U.S. stocks pulled back on Monday following the best five-week stretch for the S&P 500 since 2020, according to Dow Jones Market Data.
The market’s gains have come so fast and so furious, that some on Wall Street are starting to worry that investors might be getting ahead of themselves as they price in aggressive interest-rate cuts by the Federal Reserve for next year.
Indeed, some see Monday’s pullback, which saw the S&P 500
SPX
close down 0.5% at 4,569.78, as healthy, considering the magnitude of the rally. According to Dow Jones data, the S&P 500 rose 11.6% during the five weeks through Friday.
See: Wall Street ‘dash for trash’ is heating up as small-caps, unprofitable tech and other speculative bets rally
“You need some profit-taking, you need some backing and filling. Otherwise, things get out of control,” said Steve Sosnick, chief strategist at Interactive Brokers, during a phone interview with MarketWatch.
“You need some days where people reassess, take a breather if necessary, and if they do, it isn’t so terrible.”
A look back at recent history shows five-week stretches of this magnitude are fairly rare. The last time the S&P 500 rose 12% or more during a five-week period was Dec. 4, 2020, when the index capped off a 13.1% gain. Before that, the S&P 500 rose 12.8% during the five weeks ending June 5, 2020, and a whopping 17.7% during the five weeks ending May 8, 2020, according to Dow Jones Market Data.
As for whether such a large advance during such a short time means the market is destined to head lower in the months ahead, that hasn’t generally been the case over the past 15 years.
During that period, the S&P 500 gained 12% or more during 11 instances. In each case, six months later, the index had moved higher still. Here’s a breakdown of this performance below.
Date | S&P 500 Level | 5-Week % Change | 6-Month Performance % Change |
12/04/2020 | 3,699.12 | 13.12 | 14.35 |
06/05/2020 | 3,193.93 | 12.83 | 15.82 |
05/08/2020 | 2,929.80 | 17.73 | 19.78 |
04/24/2020 | 2,836.74 | 23.07 | 22.16 |
10/28/2011 | 1,285.09 | 13.08 | 9.20 |
08/14/2009 | 1,004.09 | 14.2 | 7.11 |
08/07/2009 | 1,010.48 | 12.72 | 5.51 |
4/24/2009 | 866.23 | 12.71 | 24.63 |
4/17/2009 | 869.60 | 14.94 | 25.08 |
4/09/2009 | 859.56 | 25.34 | 25.09 |
4/03/2009 | 842.50 | 14.61 | 21.69 |
But looking back further paints a more mixed picture.
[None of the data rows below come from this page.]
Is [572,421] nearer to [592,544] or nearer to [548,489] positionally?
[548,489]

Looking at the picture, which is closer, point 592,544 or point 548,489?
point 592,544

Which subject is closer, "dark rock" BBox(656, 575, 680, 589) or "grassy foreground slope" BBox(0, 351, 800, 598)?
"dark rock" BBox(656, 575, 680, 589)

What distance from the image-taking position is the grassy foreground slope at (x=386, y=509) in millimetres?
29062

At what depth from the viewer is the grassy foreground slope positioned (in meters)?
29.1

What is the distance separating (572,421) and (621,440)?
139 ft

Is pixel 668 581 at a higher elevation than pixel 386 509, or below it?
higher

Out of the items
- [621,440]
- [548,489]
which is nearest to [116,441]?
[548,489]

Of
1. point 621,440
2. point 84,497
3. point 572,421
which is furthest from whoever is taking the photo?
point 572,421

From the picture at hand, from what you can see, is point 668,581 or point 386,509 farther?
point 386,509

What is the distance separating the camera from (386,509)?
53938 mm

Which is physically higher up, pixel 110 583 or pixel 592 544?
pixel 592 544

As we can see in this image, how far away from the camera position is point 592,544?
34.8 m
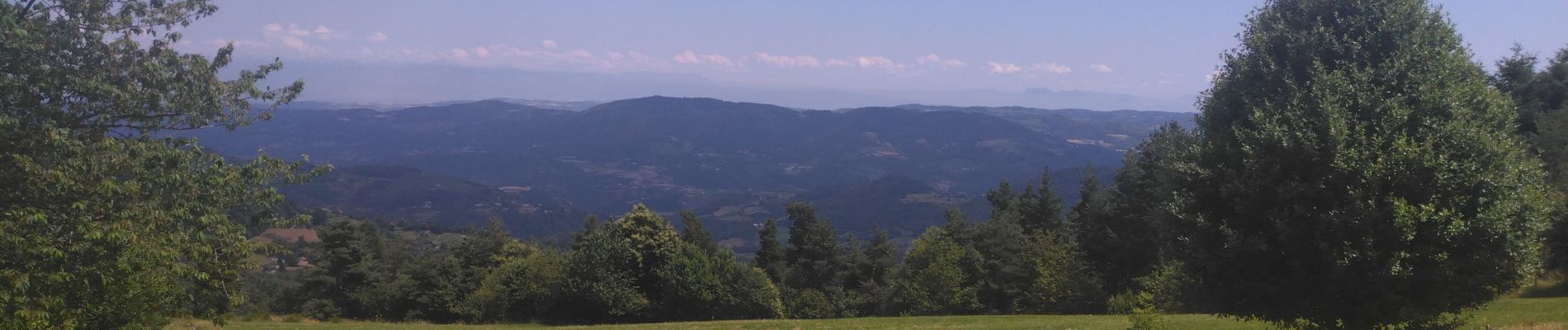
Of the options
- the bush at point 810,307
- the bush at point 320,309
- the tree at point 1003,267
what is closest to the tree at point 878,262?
the bush at point 810,307

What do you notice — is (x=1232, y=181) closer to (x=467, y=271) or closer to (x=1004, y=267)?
(x=1004, y=267)

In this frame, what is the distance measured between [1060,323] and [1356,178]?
15.9 metres

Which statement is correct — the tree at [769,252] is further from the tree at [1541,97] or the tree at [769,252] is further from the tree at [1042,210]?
the tree at [1541,97]

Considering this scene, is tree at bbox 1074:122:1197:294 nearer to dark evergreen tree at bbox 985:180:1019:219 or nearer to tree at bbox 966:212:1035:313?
tree at bbox 966:212:1035:313

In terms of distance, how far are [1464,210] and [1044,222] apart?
186 ft

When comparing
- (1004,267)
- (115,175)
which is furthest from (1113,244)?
(115,175)

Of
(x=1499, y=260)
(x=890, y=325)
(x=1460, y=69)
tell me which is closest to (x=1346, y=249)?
(x=1499, y=260)

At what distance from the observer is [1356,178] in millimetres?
10352

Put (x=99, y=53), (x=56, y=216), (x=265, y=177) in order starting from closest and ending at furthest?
(x=56, y=216)
(x=99, y=53)
(x=265, y=177)

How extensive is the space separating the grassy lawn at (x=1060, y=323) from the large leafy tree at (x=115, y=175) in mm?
9102

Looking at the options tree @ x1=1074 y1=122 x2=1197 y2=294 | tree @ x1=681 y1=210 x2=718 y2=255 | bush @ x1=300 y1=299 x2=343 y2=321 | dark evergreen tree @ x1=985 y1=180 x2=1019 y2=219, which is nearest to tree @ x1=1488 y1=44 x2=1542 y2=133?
tree @ x1=1074 y1=122 x2=1197 y2=294

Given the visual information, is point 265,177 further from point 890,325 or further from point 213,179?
point 890,325

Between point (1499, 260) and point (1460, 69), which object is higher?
point (1460, 69)

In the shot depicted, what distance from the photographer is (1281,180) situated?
11133 mm
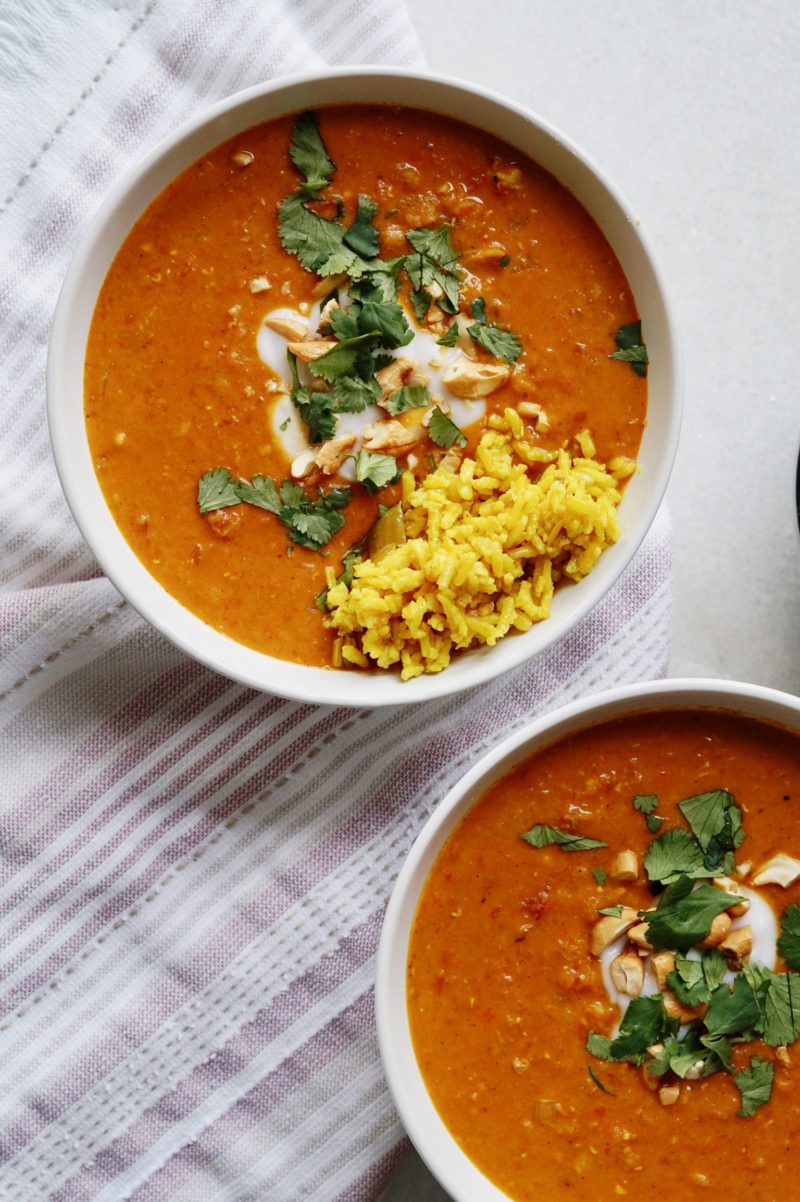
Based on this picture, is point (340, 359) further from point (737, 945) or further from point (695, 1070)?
point (695, 1070)

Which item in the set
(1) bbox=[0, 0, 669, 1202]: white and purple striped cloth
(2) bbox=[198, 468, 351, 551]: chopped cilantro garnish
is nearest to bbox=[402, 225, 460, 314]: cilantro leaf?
(2) bbox=[198, 468, 351, 551]: chopped cilantro garnish

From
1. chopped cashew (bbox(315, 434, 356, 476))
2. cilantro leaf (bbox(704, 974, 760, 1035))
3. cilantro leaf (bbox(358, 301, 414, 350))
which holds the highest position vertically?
cilantro leaf (bbox(358, 301, 414, 350))

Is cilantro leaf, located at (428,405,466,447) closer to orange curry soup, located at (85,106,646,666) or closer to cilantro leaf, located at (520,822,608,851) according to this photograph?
orange curry soup, located at (85,106,646,666)

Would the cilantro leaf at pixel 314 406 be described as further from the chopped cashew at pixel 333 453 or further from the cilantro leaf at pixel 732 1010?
the cilantro leaf at pixel 732 1010

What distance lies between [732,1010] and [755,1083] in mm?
147

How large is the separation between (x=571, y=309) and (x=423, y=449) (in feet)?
1.18

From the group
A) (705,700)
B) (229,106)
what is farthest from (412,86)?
(705,700)

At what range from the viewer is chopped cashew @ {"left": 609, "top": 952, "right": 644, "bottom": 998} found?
2119 mm

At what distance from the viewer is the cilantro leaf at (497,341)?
212cm

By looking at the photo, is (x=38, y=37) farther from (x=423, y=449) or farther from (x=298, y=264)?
(x=423, y=449)

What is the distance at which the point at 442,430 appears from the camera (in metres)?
2.15

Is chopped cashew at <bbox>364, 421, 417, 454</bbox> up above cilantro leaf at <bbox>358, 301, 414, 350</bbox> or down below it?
below

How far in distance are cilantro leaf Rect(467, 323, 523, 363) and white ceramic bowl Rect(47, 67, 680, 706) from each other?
236 millimetres

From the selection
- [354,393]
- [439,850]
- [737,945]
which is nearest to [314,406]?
[354,393]
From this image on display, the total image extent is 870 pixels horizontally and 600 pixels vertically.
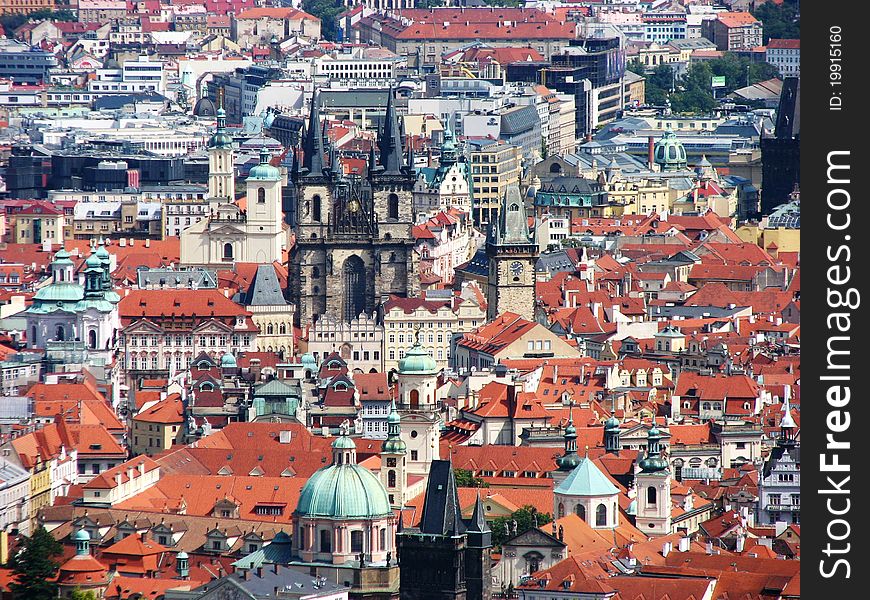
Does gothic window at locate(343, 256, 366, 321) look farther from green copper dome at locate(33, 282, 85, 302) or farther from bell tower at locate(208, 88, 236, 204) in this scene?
bell tower at locate(208, 88, 236, 204)

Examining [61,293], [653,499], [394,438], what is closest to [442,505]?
[653,499]

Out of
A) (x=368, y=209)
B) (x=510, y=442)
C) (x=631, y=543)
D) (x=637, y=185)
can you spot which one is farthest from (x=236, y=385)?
(x=637, y=185)

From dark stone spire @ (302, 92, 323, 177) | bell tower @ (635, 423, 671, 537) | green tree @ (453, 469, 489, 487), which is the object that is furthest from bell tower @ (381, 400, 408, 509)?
dark stone spire @ (302, 92, 323, 177)

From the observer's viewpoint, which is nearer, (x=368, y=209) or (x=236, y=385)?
(x=236, y=385)

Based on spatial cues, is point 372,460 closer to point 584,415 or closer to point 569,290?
point 584,415
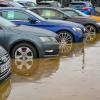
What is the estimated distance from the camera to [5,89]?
29.0 ft

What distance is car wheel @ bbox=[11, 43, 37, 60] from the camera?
1226cm

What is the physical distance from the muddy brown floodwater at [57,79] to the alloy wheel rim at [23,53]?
0.17m

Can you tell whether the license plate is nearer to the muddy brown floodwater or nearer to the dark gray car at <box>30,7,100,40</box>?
the muddy brown floodwater

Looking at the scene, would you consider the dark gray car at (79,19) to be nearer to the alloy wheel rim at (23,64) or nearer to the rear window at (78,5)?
the alloy wheel rim at (23,64)

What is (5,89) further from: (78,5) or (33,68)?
(78,5)

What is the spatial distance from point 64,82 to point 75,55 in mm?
4411

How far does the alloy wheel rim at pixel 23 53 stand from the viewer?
12.3 meters

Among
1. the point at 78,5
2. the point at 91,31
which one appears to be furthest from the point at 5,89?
the point at 78,5

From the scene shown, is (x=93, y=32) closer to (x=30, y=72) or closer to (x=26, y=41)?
(x=26, y=41)

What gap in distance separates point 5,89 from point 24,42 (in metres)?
3.66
According to performance data stretching back to 1928, there have been 90 instances where the S&P 500 gained 12% over five weeks.
Exactly half of those — 45 — saw higher returns six months later. Between November 1999 and November 2001, there were four such streaks. Stocks were lower six months later each time, as investors grappled with a series of bear-market rallies that characterized the dot-com crash period, according to Dow Jones data.
To be sure, stocks tend to rise over time, and past performance has no bearing on what might happen in the future.
U.S. stocks finished mostly lower on Monday, with the Dow Jones Industrial Average
DJIA
falling 41.06 points, or 0.1%, to 36,204.44. The S&P 500 fell by 24.85 points, or 0.5%, to 4,569.78. The Nasdaq Composite
COMP
shed 119.54 points, or 0.8%, to 14,185.49.